- Selected text -
----------------

With a trivial change you can later improve your security (against brute force attacks) by up to 2^10 times taking you from below DES levels (DES was the standard at the time) up to quite a bit stronger.

Please note that the designers of GSM were very careful and clever in a number of places. In the end (in a different way) the cryptographic infrastructure of GSM was entirely replaced in UMTS whilst maintaining full backwards compatibility. This makes the “mistakes” they made and continue to make look even more interesting.

@Mike the goat

Why on earth the designers of the protocol would allow such an option is beyond me.

It’s for what Clive earlier called “testing”. I seem to remember this was quite controversial at the time. It would be interesting to have a review of who supported what.

…Lars has ignored the substantive claim and is ignoring the fact that even a simple secretary has…

Looked at from the outside, from a person who never heard of Lars before the discussion, his response looks like a master of the art of dissemble. Note, though, that he mentions that he received a number of private mails. I bet quite a few of them were very clever, and I bet that they spotted the holes in the arguments against Kevin Igoe. It’s quite likely that he’s just echoing the private mails.

----------------

- Raw records -
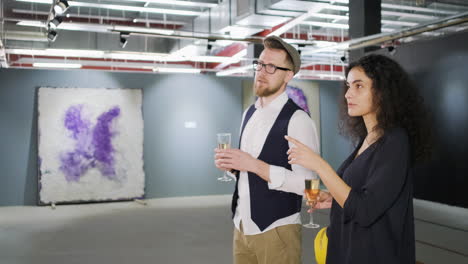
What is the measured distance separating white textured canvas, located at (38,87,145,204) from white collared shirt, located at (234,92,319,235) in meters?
7.51

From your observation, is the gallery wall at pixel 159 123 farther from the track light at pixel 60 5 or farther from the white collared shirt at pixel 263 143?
the white collared shirt at pixel 263 143

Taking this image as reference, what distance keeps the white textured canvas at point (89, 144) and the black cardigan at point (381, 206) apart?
26.7 ft

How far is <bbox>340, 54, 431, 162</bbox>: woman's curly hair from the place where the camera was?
1.69 meters

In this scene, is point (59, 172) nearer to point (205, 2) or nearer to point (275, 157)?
point (205, 2)

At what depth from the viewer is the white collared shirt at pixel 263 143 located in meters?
1.97

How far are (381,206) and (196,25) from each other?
389 inches

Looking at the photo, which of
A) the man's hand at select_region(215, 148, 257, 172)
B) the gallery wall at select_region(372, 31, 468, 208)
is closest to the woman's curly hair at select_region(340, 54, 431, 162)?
the man's hand at select_region(215, 148, 257, 172)

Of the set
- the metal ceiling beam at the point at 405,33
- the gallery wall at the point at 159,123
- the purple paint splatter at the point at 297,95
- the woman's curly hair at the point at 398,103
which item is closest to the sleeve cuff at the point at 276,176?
the woman's curly hair at the point at 398,103

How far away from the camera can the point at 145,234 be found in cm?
647

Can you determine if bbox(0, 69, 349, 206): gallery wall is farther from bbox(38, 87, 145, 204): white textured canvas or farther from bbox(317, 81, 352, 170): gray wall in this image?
bbox(317, 81, 352, 170): gray wall

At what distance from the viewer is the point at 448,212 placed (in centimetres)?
782

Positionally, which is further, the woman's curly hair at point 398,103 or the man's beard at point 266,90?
the man's beard at point 266,90

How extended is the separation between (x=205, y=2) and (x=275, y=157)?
8195 mm

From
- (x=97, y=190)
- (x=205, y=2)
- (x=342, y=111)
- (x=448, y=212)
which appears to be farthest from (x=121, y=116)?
(x=342, y=111)
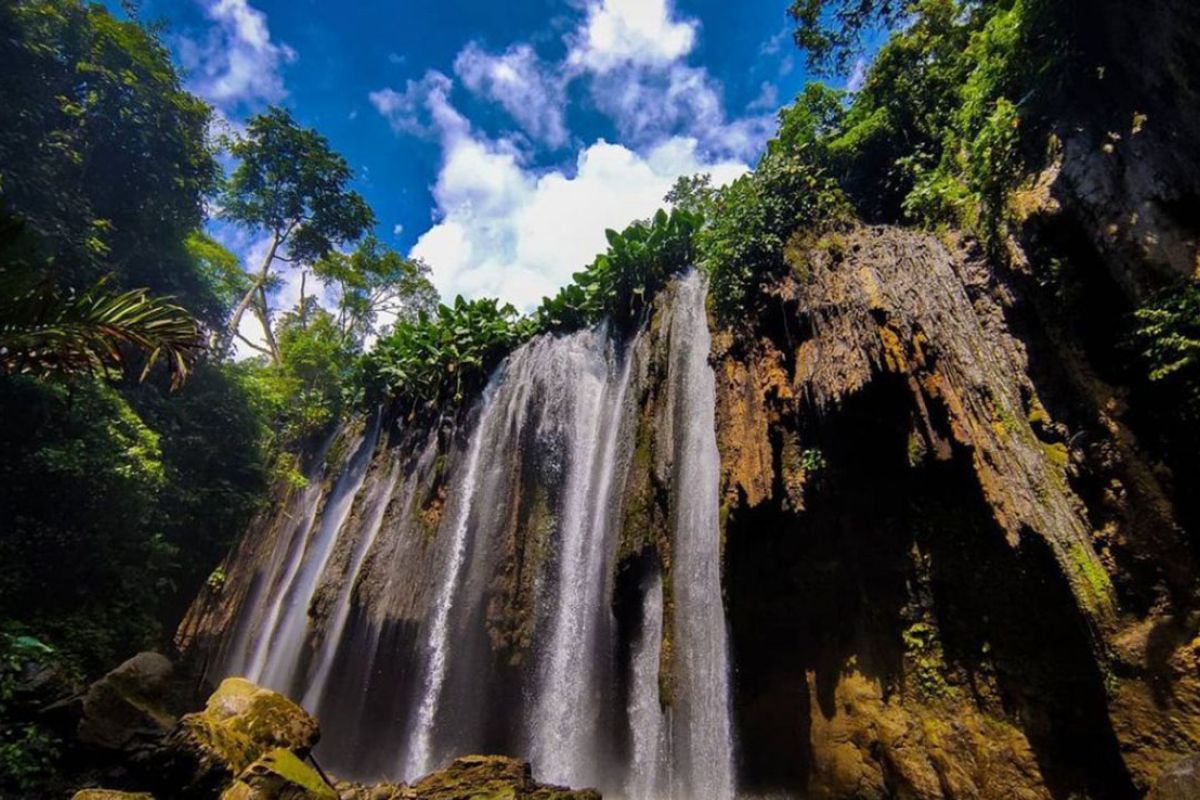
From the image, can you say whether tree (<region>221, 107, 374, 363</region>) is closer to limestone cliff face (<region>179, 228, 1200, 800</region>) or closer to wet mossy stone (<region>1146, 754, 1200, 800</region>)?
limestone cliff face (<region>179, 228, 1200, 800</region>)

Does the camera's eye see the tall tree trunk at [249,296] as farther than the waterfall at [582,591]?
Yes

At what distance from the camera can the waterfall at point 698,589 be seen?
6637 millimetres

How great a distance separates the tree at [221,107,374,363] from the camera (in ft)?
75.6

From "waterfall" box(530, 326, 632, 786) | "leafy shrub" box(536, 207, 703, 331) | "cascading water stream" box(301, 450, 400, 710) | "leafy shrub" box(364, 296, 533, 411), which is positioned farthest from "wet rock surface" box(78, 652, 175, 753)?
"leafy shrub" box(536, 207, 703, 331)

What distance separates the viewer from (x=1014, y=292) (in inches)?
228

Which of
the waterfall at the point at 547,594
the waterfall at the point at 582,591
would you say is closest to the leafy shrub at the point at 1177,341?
the waterfall at the point at 547,594

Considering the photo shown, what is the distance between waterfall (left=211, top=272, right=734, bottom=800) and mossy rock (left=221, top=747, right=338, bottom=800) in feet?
11.3

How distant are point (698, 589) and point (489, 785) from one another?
346cm

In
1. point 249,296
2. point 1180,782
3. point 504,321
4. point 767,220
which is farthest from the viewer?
point 249,296

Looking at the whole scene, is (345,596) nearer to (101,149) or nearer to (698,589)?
(698,589)

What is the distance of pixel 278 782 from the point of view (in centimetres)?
528

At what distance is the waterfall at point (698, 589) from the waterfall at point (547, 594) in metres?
0.02

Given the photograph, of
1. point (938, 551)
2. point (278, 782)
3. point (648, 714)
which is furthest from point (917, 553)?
point (278, 782)

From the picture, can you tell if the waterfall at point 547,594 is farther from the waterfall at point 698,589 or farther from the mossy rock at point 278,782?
the mossy rock at point 278,782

----------------

- Exercise aim -
Edit the passage of the GSM cryptography text that starts at "With a trivial" and ends at "even more interesting.", putting "2G" wherever "GSM" appears.

- Solution to this problem -
With a trivial change you can later improve your security (against brute force attacks) by up to 2^10 times taking you from below DES levels (DES was the standard at the time) up to quite a bit stronger.

Please note that the designers of 2G were very careful and clever in a number of places. In the end (in a different way) the cryptographic infrastructure of 2G was entirely replaced in UMTS whilst maintaining full backwards compatibility. This makes the “mistakes” they made and continue to make look even more interesting.